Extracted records
━━━━
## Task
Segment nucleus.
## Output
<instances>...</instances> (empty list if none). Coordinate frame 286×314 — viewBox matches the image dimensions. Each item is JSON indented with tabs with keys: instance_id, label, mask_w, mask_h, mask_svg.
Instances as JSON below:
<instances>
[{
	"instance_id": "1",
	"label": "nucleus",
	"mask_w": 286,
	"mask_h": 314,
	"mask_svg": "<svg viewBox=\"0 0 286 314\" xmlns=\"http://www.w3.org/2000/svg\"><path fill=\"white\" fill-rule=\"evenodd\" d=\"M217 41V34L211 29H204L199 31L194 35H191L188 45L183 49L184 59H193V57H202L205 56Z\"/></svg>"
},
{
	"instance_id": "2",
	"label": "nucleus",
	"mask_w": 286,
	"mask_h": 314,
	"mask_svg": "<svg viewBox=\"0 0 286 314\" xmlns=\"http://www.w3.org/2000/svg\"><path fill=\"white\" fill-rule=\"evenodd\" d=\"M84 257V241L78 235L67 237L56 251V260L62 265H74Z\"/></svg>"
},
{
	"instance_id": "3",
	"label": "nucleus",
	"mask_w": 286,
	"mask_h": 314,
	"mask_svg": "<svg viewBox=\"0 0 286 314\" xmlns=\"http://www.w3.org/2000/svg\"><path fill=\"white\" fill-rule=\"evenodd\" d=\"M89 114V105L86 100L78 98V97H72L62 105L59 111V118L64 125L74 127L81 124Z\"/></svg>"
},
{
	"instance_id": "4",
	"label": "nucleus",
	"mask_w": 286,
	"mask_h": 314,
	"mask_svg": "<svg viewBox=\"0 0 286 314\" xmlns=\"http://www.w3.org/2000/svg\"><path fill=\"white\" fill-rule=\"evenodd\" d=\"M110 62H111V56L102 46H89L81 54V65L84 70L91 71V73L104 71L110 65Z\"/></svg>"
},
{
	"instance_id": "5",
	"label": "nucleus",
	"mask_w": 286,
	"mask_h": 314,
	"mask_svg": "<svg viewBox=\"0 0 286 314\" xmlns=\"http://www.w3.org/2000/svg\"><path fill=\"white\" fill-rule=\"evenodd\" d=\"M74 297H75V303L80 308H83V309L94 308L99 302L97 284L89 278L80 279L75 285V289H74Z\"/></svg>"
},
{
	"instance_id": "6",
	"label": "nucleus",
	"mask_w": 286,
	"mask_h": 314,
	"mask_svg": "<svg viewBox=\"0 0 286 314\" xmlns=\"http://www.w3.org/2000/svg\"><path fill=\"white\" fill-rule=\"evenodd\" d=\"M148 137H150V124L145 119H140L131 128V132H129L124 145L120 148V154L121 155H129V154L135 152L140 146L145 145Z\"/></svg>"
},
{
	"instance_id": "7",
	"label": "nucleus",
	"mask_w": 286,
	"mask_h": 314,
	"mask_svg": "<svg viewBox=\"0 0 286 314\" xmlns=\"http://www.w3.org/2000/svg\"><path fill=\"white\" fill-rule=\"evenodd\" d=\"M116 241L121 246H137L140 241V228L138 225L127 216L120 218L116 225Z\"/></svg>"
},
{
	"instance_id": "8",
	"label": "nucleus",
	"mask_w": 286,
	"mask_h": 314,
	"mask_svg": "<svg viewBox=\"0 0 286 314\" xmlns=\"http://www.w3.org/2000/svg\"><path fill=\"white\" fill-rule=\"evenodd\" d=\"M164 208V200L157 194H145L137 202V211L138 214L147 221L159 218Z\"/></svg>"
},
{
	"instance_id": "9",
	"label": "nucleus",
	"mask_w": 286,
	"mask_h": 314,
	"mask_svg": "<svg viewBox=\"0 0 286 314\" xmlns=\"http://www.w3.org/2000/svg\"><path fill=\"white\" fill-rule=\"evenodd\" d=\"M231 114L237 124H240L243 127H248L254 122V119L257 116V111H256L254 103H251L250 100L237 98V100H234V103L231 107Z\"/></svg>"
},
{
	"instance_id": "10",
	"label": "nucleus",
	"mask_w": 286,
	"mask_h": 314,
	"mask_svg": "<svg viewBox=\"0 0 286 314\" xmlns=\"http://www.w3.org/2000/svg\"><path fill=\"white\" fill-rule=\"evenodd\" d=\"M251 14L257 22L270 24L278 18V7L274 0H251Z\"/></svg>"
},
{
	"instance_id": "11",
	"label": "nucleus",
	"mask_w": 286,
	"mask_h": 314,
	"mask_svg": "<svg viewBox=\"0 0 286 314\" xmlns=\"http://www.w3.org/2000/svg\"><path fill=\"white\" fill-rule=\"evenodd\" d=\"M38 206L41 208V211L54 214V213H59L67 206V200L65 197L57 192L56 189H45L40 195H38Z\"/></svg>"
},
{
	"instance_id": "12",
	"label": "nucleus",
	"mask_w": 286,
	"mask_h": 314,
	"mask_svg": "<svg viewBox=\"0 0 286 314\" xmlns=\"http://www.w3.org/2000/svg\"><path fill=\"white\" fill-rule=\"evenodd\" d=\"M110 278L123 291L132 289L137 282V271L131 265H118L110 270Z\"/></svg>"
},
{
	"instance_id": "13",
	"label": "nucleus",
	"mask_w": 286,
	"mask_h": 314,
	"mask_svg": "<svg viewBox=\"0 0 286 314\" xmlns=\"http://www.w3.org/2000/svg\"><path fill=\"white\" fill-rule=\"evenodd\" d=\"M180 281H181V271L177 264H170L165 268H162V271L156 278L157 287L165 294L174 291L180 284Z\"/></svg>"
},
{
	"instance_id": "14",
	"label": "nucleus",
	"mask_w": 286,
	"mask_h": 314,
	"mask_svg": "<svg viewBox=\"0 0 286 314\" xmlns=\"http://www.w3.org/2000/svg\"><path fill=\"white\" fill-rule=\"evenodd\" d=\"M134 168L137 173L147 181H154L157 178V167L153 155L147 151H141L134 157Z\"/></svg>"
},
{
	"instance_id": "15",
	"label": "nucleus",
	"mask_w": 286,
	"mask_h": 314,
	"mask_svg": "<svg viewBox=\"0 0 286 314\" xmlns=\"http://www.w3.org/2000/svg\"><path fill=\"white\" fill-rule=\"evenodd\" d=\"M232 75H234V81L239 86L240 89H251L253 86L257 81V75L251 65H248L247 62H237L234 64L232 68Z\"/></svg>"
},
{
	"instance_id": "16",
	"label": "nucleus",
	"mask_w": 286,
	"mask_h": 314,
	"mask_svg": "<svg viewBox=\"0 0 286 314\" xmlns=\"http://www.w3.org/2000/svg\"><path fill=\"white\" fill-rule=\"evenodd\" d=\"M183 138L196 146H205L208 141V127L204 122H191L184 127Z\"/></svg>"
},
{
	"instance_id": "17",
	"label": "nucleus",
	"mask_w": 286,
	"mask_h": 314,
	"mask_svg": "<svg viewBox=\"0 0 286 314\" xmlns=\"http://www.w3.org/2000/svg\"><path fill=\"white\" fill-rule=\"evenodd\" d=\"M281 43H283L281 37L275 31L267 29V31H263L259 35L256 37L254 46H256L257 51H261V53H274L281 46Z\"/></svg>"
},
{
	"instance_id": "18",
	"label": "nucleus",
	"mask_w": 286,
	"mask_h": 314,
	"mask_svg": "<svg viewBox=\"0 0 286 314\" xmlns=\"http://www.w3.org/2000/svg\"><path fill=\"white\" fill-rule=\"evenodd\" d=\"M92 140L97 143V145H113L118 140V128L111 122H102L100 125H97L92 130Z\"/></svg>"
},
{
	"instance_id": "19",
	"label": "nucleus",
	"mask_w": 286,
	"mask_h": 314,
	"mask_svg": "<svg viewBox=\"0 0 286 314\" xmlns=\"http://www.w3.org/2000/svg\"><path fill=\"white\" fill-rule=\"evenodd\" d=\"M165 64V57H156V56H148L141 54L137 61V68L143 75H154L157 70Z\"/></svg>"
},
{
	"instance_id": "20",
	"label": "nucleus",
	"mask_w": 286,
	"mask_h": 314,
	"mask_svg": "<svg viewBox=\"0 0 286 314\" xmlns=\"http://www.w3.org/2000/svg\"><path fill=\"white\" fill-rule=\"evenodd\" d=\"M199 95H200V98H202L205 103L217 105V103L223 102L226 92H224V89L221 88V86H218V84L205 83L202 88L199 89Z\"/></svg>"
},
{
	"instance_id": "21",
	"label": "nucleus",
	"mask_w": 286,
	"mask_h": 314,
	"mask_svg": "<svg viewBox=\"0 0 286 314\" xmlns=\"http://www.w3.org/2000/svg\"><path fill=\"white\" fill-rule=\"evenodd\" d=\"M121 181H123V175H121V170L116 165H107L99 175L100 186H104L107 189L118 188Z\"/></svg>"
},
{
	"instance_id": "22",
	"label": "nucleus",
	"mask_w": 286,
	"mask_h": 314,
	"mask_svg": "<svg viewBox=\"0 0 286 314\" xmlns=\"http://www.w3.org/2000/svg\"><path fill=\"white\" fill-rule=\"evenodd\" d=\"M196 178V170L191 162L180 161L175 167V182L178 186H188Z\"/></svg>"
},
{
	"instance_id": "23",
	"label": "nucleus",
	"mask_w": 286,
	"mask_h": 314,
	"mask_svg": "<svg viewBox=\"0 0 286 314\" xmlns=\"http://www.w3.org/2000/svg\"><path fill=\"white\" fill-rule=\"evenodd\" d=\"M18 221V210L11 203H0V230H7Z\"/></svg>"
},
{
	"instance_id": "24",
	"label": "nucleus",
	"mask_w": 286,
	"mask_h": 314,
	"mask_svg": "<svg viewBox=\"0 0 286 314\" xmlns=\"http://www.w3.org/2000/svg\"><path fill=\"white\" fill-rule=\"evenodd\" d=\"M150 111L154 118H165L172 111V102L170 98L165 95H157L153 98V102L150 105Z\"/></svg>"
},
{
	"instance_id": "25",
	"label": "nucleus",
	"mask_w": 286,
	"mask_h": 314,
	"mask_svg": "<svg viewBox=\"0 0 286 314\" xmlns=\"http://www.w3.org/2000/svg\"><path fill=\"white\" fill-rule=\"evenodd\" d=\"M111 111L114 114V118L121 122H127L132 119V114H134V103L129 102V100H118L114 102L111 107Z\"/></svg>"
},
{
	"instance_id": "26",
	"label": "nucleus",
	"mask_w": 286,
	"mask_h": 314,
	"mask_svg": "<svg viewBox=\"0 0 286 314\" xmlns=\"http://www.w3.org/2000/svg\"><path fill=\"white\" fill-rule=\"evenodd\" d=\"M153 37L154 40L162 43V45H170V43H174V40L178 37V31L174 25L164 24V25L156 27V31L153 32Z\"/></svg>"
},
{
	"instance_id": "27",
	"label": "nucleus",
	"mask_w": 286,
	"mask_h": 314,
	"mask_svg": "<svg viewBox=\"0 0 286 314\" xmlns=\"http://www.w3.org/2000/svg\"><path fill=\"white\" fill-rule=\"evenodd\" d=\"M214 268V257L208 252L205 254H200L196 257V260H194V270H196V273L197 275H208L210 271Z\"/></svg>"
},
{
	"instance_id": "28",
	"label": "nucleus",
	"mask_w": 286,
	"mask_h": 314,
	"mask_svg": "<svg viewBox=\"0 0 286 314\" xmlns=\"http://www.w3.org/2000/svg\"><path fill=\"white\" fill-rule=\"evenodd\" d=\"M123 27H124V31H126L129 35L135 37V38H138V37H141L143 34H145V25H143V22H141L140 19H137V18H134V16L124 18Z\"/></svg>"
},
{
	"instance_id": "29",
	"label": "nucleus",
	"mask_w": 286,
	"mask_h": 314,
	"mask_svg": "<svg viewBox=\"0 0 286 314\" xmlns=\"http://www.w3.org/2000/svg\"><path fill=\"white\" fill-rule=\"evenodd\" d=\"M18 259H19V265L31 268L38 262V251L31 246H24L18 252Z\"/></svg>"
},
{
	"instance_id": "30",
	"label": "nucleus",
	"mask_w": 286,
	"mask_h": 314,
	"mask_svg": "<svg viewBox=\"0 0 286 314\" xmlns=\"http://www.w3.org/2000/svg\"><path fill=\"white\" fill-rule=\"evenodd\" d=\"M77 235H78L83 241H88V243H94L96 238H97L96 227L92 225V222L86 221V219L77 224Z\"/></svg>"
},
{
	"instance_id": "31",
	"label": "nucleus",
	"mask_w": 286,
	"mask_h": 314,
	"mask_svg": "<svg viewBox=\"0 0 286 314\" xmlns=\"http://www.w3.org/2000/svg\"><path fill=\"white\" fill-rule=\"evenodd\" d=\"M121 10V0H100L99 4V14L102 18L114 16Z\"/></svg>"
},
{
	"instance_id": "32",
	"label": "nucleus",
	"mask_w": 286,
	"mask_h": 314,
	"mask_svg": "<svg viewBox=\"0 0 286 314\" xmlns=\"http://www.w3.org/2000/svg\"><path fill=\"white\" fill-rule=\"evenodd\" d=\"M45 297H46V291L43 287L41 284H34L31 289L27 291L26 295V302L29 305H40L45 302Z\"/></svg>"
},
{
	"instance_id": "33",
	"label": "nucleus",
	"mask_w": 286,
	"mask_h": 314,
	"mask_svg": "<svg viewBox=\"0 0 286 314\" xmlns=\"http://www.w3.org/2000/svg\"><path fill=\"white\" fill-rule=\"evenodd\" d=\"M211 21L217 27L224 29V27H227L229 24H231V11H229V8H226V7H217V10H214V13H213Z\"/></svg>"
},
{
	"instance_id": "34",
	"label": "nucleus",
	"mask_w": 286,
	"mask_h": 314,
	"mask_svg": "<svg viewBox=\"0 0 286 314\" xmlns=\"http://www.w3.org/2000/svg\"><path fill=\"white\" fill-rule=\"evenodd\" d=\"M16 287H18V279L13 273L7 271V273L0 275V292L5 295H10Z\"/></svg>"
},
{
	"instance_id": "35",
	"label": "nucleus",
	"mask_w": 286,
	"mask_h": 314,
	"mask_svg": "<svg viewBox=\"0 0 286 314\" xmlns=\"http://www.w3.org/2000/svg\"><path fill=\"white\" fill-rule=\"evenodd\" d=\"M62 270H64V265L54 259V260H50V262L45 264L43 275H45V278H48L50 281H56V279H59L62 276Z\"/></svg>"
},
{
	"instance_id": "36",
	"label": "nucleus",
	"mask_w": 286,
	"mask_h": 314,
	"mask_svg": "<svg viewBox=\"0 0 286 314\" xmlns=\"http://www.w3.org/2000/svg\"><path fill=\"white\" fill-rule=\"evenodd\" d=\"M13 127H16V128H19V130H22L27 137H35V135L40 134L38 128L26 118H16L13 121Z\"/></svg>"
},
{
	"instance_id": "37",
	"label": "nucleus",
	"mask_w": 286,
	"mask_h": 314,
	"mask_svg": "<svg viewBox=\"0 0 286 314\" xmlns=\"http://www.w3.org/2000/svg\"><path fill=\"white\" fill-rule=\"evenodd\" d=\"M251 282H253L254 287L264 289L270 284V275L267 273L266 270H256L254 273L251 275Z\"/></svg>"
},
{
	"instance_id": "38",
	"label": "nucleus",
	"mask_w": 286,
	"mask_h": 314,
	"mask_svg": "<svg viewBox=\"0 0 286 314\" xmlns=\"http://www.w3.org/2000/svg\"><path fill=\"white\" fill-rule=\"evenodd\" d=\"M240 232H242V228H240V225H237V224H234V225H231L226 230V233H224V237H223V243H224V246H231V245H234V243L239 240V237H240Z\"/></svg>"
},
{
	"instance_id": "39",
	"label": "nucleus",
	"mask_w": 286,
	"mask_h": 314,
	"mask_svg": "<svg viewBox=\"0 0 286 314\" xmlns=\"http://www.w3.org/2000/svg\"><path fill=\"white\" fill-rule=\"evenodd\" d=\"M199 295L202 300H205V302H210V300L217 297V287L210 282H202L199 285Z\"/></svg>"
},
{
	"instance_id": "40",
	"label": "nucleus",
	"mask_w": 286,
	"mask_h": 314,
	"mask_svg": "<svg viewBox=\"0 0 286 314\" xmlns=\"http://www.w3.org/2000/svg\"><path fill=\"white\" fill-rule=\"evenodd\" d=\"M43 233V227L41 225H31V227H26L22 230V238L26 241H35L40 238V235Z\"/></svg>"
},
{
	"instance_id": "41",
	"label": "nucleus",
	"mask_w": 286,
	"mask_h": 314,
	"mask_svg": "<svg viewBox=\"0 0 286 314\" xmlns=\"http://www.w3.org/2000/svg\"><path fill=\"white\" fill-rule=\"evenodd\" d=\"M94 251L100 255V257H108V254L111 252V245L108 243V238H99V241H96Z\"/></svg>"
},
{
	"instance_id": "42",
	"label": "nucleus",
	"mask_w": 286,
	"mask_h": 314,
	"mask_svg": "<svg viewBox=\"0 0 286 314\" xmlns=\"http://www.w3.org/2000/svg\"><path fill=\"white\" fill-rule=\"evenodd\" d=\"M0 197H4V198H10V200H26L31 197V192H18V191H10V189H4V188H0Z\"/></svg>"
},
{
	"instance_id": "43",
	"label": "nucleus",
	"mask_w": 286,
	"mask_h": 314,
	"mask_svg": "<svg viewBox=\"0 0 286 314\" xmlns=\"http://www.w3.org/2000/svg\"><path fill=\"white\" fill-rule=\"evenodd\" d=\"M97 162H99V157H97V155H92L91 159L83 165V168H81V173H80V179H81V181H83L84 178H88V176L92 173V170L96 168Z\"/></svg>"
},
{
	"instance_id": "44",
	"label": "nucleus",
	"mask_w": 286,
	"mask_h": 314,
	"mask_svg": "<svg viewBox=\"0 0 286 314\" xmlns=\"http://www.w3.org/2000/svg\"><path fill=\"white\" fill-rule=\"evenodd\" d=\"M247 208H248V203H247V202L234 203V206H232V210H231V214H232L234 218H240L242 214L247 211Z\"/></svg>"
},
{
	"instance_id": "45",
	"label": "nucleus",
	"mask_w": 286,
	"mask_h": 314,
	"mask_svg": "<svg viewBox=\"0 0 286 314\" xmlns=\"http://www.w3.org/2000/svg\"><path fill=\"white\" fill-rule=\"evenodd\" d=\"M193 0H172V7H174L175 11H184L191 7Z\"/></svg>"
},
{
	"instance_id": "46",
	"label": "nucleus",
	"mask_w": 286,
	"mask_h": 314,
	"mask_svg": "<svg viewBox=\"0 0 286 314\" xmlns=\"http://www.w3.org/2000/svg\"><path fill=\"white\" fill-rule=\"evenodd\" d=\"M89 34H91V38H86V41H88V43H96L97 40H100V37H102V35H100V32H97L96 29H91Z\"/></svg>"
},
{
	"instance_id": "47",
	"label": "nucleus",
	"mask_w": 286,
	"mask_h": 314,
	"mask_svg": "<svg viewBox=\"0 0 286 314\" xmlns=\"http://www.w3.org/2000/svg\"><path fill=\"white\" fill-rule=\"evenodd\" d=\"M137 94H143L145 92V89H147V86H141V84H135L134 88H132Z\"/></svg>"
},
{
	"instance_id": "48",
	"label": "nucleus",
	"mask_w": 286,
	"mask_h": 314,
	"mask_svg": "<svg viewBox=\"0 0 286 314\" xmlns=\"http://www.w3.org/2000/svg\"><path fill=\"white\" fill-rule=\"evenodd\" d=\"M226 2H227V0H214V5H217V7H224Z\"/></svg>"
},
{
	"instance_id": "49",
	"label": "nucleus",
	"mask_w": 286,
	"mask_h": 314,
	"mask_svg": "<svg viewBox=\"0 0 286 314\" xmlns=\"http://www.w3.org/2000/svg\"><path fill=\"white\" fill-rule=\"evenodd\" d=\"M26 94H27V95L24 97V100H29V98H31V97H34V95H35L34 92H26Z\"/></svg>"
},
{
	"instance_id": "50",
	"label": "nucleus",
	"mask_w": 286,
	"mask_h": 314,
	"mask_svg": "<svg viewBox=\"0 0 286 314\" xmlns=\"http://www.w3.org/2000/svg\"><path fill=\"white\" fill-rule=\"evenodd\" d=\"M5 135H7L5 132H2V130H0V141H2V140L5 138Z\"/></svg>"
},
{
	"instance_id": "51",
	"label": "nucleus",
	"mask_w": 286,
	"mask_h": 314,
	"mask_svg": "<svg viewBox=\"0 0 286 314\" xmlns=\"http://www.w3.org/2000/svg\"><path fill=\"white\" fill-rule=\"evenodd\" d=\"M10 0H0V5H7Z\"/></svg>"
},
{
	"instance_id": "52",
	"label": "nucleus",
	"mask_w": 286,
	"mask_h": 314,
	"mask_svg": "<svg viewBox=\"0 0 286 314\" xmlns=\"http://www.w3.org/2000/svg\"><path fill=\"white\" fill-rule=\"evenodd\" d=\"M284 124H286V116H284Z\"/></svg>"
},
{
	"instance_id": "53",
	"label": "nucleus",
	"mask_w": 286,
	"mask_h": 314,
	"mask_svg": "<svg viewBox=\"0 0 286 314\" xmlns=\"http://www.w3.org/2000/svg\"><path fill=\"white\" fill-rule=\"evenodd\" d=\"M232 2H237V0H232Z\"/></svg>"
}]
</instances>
━━━━
Stated exercise:
Reproduce the stretch of the items above, from their start through the line containing "<instances>...</instances> (empty list", matching every character.

Answer in full:
## Task
Segment nucleus.
## Output
<instances>...</instances> (empty list if none). Coordinate frame 286×314 — viewBox matches the image dimensions. Each item is JSON indented with tabs with keys: instance_id, label, mask_w, mask_h, mask_svg.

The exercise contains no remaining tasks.